● TEXTO
►

Neologismos: os empréstimos linguísticos
Muitas dessas palavras novas são empréstimos linguísticos, que se fixam por causa da influência de culturas estrangeiras: “No fim do século 19 e início do 20, era muito chique no Brasil usar termos da língua francesa (como “tailleur” ou “soirée”) para descrever a moda feminina e os eventos sociais. Depois da Segunda Guerra Mundial, a ideia de modernidade se associou aos EUA”.
A influência do inglês é muito presente hoje, mas isso não é motivo para preocupação com um suposto risco de descaracterização do idioma. Segundo o professor, um levantamento da quantidade de anglicismos que, nos últimos cem anos, entraram no português e ficaram chegou a um resultado surpreendente: apenas 4.000 se fixaram. “Quando eu jogava futebol, eu era ‘back’ (beque); havia o ‘centre forward’, o ‘referee’ etc. e foram todos descartados”, exemplifica.
Os estrangeirismos que passam a integrar o léxico da língua sofrem um processo de “aclimatação”. Alguns são absorvidos integralmente, como “show”, cuja grafia não sofreu alteração, outros são traduções, como “empoderamento” (do inglês “empowering”) e outros são aportuguesados (“esnobe”, de “snob”). O leitor não terá dificuldade de encontrar muitos outros exemplos.
O filtro fonológico da língua
“Normalmente a palavra que vem de outra língua passa por um filtro, que é o filtro fonológico da língua”, explica o professor, observando que escrevemos “smartphone” mas pronunciamos “esmartifone”. “Nossa estrutura pede a vogal que sustenta a sílaba”, explica.

◄

[Linhas de dados]

►

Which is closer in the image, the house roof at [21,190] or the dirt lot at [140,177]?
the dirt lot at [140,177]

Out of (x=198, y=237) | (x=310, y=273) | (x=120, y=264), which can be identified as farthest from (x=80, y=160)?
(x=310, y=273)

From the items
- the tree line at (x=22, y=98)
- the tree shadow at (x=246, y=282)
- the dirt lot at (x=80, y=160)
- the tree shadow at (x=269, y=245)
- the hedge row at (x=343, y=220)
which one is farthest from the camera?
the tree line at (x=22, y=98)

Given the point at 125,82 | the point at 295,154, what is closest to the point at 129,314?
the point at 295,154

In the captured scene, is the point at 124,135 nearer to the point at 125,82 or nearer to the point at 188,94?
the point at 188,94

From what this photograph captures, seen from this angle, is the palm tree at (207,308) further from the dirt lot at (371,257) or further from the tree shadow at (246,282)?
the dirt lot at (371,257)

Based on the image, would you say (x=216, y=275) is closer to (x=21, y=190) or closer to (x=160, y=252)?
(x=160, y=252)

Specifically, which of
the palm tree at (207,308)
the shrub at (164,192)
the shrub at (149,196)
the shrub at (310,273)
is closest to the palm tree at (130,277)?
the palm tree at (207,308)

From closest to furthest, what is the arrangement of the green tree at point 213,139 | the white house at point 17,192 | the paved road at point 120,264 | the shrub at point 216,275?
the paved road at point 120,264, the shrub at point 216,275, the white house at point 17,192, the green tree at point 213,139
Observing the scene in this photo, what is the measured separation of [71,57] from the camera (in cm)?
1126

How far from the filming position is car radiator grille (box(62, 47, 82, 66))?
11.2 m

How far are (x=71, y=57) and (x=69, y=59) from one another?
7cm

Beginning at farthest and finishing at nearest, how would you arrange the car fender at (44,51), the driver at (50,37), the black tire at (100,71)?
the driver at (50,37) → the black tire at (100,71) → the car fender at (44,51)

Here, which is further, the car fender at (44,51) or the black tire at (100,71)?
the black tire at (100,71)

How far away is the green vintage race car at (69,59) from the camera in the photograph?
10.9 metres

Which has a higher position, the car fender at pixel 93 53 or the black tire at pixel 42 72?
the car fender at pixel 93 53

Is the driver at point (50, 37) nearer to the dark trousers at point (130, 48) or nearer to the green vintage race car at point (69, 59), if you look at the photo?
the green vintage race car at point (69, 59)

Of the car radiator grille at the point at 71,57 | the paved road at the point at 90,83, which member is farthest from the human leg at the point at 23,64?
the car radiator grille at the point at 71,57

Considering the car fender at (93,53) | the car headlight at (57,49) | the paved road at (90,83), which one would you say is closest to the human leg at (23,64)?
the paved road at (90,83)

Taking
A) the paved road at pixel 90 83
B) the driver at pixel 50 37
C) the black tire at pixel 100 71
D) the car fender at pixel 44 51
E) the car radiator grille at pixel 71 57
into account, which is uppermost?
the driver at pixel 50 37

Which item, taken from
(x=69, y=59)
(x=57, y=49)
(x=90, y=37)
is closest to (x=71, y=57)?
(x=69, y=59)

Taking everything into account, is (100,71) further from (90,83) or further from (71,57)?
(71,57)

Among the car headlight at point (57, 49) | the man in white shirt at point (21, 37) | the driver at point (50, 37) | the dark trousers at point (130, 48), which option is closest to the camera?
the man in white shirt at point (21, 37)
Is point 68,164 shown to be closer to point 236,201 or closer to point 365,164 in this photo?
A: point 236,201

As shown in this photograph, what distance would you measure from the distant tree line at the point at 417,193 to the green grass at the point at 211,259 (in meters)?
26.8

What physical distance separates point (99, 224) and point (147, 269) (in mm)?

◄

● PROBLEMA PROPOSTO 1
Indique se cada afirmação a seguir está de acordo com o texto sobre empréstimos linguísticos. Responda sim ou não e cite, sem alterações, as palavras do texto que decidem a questão. (a) No fim do século 19, era chique no Brasil usar termos franceses. (b) Segundo o levantamento citado, mais de 10.000 anglicismos se fixaram no português nos últimos cem anos. (c) A grafia da palavra “show” foi alterada ao entrar no português.
● PROBLEMA PROPOSTO 2
Transcreva do texto sobre empréstimos linguísticos o trecho que começa em "A influência do" e termina em "muitos outros exemplos.".
● PROBLEMA PROPOSTO 3
Retome o texto sobre empréstimos linguísticos e dê continuidade a ele a partir do ponto em que termina.
A listagem não é necessária para resolver as atividades.

● RESPOSTA ESPERADA 1
(a) Sim: “era muito chique no Brasil usar termos da língua francesa”.
(b) Não: “apenas 4.000 se fixaram”.
(c) Não: “cuja grafia não sofreu alteração”.

● RESPOSTA ESPERADA 2
A influência do inglês é muito presente hoje, mas isso não é motivo para preocupação com um suposto risco de descaracterização do idioma. Segundo o professor, um levantamento da quantidade de anglicismos que, nos últimos cem anos, entraram no português e ficaram chegou a um resultado surpreendente: apenas 4.000 se fixaram. “Quando eu jogava futebol, eu era ‘back’ (beque); havia o ‘centre forward’, o ‘referee’ etc. e foram todos descartados”, exemplifica.
Os estrangeirismos que passam a integrar o léxico da língua sofrem um processo de “aclimatação”. Alguns são absorvidos integralmente, como “show”, cuja grafia não sofreu alteração, outros são traduções, como “empoderamento” (do inglês “empowering”) e outros são aportuguesados (“esnobe”, de “snob”). O leitor não terá dificuldade de encontrar muitos outros exemplos.

● RESPOSTA ESPERADA 3
Antes que alguém diga que nós estamos “falando errado”, Faraco deixa claro que esse processo é normal: “O fato de ter essa potencialidade é um aspecto bonito da língua”.
Erro de português
Aliás, a ideia de erro em língua passa longe de quem se dedica à pesquisa linguística na universidade. Faraco é enfático: “A língua não funciona como a matemática nem como um quartel”. Ele lamenta a educação linguística que se volta apenas à “correção de erros”: “Nós perdemos [com isso] um ponto de observação importante, que é ver a língua em toda a sua mobilidade, na sua ambiguidade, na vagueza, na imprecisão”.
Gíria: “o mangue da língua”
Quem quer conhecer a língua de fato deve abandonar preconceitos. Ao falar da gíria, por exemplo, Faraco explica que essa é uma faixa do vocabulário muito dinâmica, em que se criam palavras ou se dá novo sentido àquelas que já existem. “A gíria é o mangue da língua; o mangue é o viveiro da vida do oceano, é ali que se formam as novas vidas”, sintetiza.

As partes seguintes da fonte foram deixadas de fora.